## Directive 1
In the Scheme question, rename "sum" to "total" and write out the part that opens with the words "So what I am" and closes with "twenty fifty hundred)".
## Directive 2
List every parameter name given in the function definition under "Here is my code:" in the Scheme question.

## Extracted text
+===+
I am trying to sum each parameter with a value, what is wrong with my code?

Question

I am basically new to Scheme, and this is my second attempt to solve a certain problem.

So what I am trying to do basically is sum each parameter we pass into the function, with an appropriate value for example:

 (sum 3 1 2 0 2) ;would return 228

Here is my code:

(define  (sum one five ten twenty fifty hundred)
    (+ (* 1 one)(* 5 five) (* 10 ten) (* twenty 20) (* 50 fifty) (* 100 hundred)) 

I think a possible solution is using the lambda function, but I could't know how to implement it.

Answer 1

Here is one way you can calculate the numbers by sending in only 5 arguments instead of 6:

(define sum
    (lambda (L skip) ;stores yourList and the number you want to skip
       (define loop
          (lambda (L L2 total) ;yourList, (1,5,10...) list, running total
             (cond
               ((null? L) (list total)) ;print the total when finish yourList

               ;if the next number is the skip number, just move on to next value
               ((= (car L2) skip) (loop L (cdr L2) total)) 

               ;otherwise, increase total and send in both lists, minus the head, to the loop
               (else (loop (cdr L) (cdr L2) (+ total (* (car L) (car L2)) ))) 
              )
           )
        )(loop L (list 1 5 10 20 50 100) 0) ;initial values of loop
    )
)

;send in your list of numbers, plus the value place you want to skip
(sum (list 3 1 2 0 2) 20) ; ==> 228

I would be much easier, though, to just fill in all the places that you don't want with a 0. Once you have 6 arguments, the following code will work.
+===+
## Dataset excerpts

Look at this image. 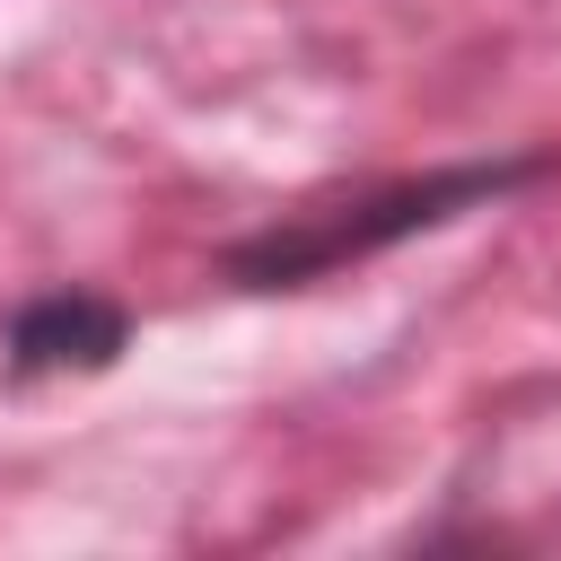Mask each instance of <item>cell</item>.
I'll list each match as a JSON object with an SVG mask.
<instances>
[{
  "label": "cell",
  "mask_w": 561,
  "mask_h": 561,
  "mask_svg": "<svg viewBox=\"0 0 561 561\" xmlns=\"http://www.w3.org/2000/svg\"><path fill=\"white\" fill-rule=\"evenodd\" d=\"M552 175H561V149H482V158H438V167L298 193L289 210H272V219H254L245 237L219 245V289L289 298V289L342 280V272H359V263H377L412 237H438L473 210H500V202H517Z\"/></svg>",
  "instance_id": "obj_1"
},
{
  "label": "cell",
  "mask_w": 561,
  "mask_h": 561,
  "mask_svg": "<svg viewBox=\"0 0 561 561\" xmlns=\"http://www.w3.org/2000/svg\"><path fill=\"white\" fill-rule=\"evenodd\" d=\"M123 351H131V307L88 280H44L0 316V386L105 377Z\"/></svg>",
  "instance_id": "obj_2"
}]
</instances>
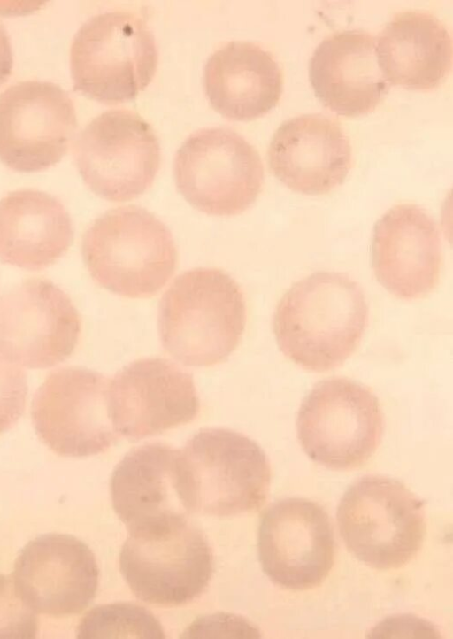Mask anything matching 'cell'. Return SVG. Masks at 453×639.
+===+
## Written answer 1
So what I am trying to do basically is total each parameter we pass into the function, with an appropriate value for example:

 (total 3 1 2 0 2) ;would return 228

Here is my code:

(define  (total one five ten twenty fifty hundred)

## Written answer 2
one, five, ten, twenty, fifty, hundred